**ACTIONS TO TAKE**
A) In the wine fermentation excerpt, which grape variety was used in both trials?
B) Transcribe a passage from the wine fermentation excerpt, beginning at the words "A sampling, sparging" and stopping after "of South Australia.".
C) Turn the paragraph of the wine fermentation excerpt that opens with "A sampling, sparging and monitoring system" into a bulleted list that keeps its main facts.

**EXCERPT**
A sampling, sparging and monitoring system for fermentation vessels has been designed, constructed and trialled at the Hickinbotham-Roseworthy Wine Science Laboratories using the Ron Potter Red Wine Fermentation Facility. Wine has been successfully sampled throughout two fermentation cycles with approximately 700 litres of must being treated in each case. Grenache grapes were used in both trials. The project was coordinated by Associate Professor Graham Jones of the University of Adelaide whist the design, construction and operation of the analytical system was carried out under the guidance of Associate Professor David Davey of the University of South Australia.

**EXTRACTED INFORMATION**

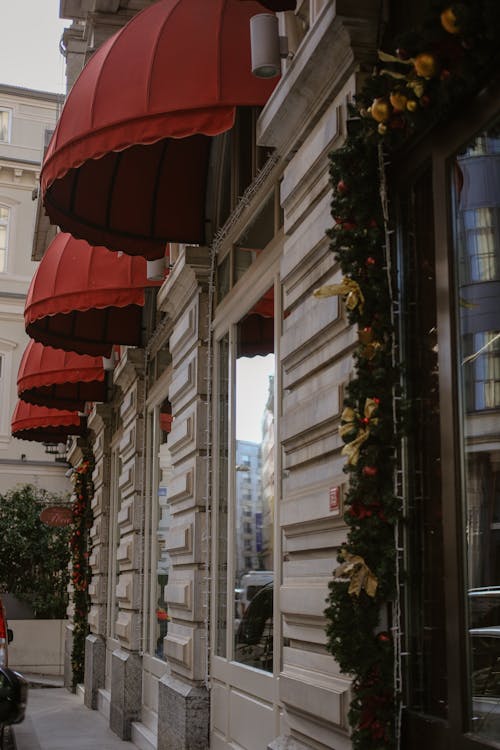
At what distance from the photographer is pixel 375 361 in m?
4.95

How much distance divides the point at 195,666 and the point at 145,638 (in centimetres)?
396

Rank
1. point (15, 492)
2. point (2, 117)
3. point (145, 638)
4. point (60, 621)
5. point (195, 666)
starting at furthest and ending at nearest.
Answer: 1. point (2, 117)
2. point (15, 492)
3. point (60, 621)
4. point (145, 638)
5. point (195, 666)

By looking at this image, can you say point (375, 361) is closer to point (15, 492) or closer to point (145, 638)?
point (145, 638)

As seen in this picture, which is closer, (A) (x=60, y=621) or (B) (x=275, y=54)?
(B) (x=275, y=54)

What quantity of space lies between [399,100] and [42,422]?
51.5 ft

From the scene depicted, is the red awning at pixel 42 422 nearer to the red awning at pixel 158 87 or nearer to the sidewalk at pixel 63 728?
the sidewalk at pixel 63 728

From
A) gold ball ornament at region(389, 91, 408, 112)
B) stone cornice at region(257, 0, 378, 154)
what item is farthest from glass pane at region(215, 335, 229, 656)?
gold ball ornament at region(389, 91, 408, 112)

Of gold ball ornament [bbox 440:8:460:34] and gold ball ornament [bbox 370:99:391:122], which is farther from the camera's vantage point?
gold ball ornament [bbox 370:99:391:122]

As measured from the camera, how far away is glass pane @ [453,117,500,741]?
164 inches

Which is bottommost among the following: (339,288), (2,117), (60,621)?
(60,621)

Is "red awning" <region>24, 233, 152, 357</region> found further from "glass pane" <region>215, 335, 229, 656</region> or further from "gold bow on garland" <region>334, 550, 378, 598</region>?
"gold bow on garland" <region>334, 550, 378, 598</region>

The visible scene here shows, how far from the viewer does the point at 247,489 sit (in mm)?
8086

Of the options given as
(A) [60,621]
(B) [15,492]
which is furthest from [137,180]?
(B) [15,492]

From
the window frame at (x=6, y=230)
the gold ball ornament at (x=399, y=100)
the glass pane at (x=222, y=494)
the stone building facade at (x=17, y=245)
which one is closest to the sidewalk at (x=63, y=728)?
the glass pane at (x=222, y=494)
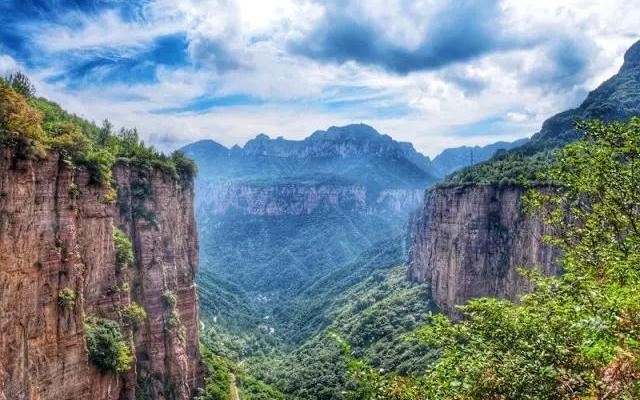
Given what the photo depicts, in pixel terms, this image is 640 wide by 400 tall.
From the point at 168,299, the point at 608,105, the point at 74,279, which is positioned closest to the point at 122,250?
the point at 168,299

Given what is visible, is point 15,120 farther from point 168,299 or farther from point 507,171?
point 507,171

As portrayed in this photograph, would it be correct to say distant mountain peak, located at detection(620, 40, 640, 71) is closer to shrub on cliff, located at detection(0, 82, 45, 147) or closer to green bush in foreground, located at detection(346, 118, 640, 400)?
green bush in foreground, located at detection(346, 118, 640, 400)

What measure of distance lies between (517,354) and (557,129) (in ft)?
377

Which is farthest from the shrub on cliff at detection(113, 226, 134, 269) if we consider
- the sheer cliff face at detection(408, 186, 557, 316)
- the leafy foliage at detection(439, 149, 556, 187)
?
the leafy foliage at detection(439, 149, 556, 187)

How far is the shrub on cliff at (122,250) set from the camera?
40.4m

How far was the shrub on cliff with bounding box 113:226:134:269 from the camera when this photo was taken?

**ANSWERS PER TASK**
A) Grenache

B)
A sampling, sparging and monitoring system for fermentation vessels has been designed, constructed and trialled at the Hickinbotham-Roseworthy Wine Science Laboratories using the Ron Potter Red Wine Fermentation Facility. Wine has been successfully sampled throughout two fermentation cycles with approximately 700 litres of must being treated in each case. Grenache grapes were used in both trials. The project was coordinated by Associate Professor Graham Jones of the University of Adelaide whist the design, construction and operation of the analytical system was carried out under the guidance of Associate Professor David Davey of the University of South Australia.

C)
- A sampling, sparging and monitoring system for fermentation vessels was designed, built and trialled at the Hickinbotham-Roseworthy Wine Science Laboratories, using the Ron Potter Red Wine Fermentation Facility.
- Wine was sampled successfully through two fermentation cycles, each treating about 700 liters of must.
- Both trials used Grenache grapes.
- Associate Professor Graham Jones of the University of Adelaide coordinated the project.
- Associate Professor David Davey of the University of South Australia guided the design, construction and operation of the analytical system.